**Exercise prompt**: Your answer must be an exact retyping of the line containing "curly mother t live without black cock" and every line after it through the end of the records below, with no pictures and nothing else.

**Records for processing**:
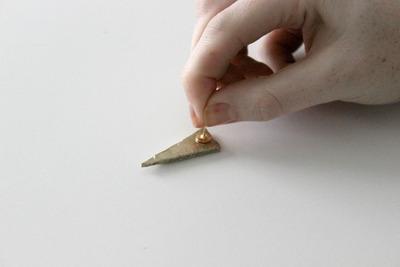 How to make a set of paper earrings. Diy: Metallic Spike Earrings - Step 4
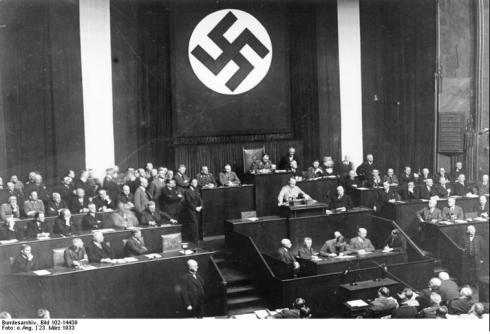 Adolf Hitler talar i riksdagen den 23 mars 1933.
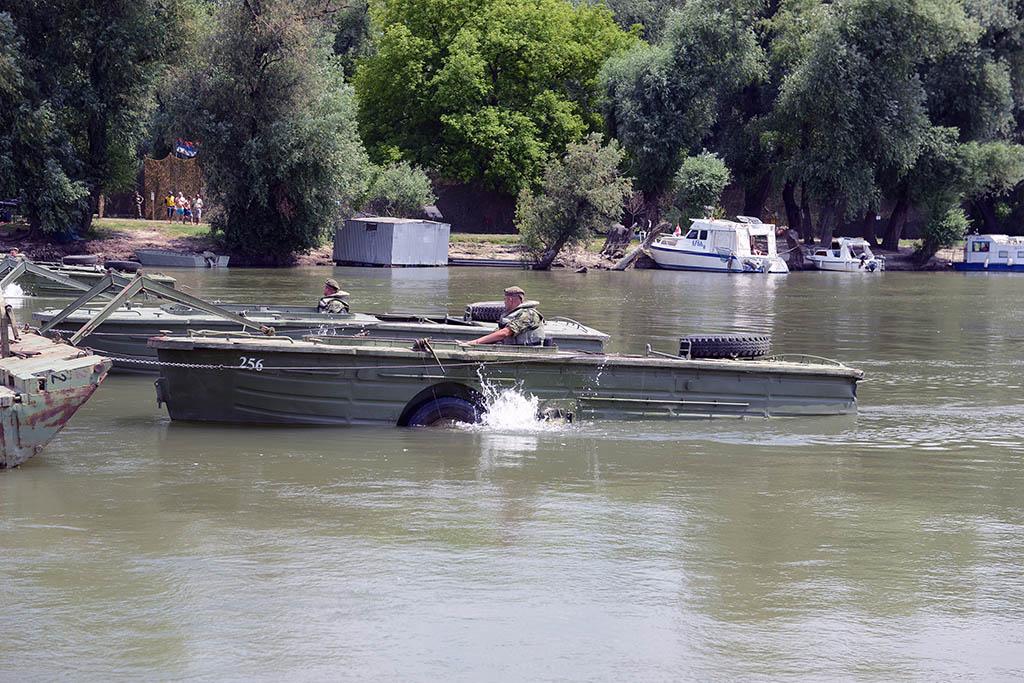 Postavljanje pontonskog mosta na Lidu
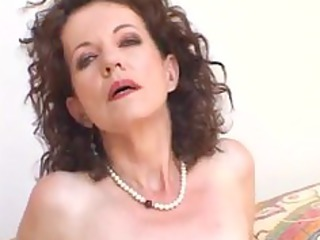 curly mother t live without black cock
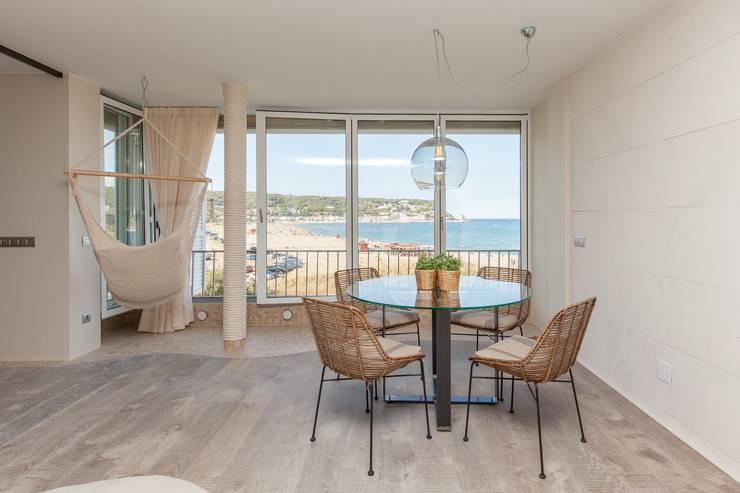 Apartamento l'Estartit - Illes Medes: Comedores de estilo mediterráneo de Pia Estudi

**Your solution**:
 curly mother t live without black cock
 Apartamento l'Estartit - Illes Medes: Comedores de estilo mediterráneo de Pia Estudi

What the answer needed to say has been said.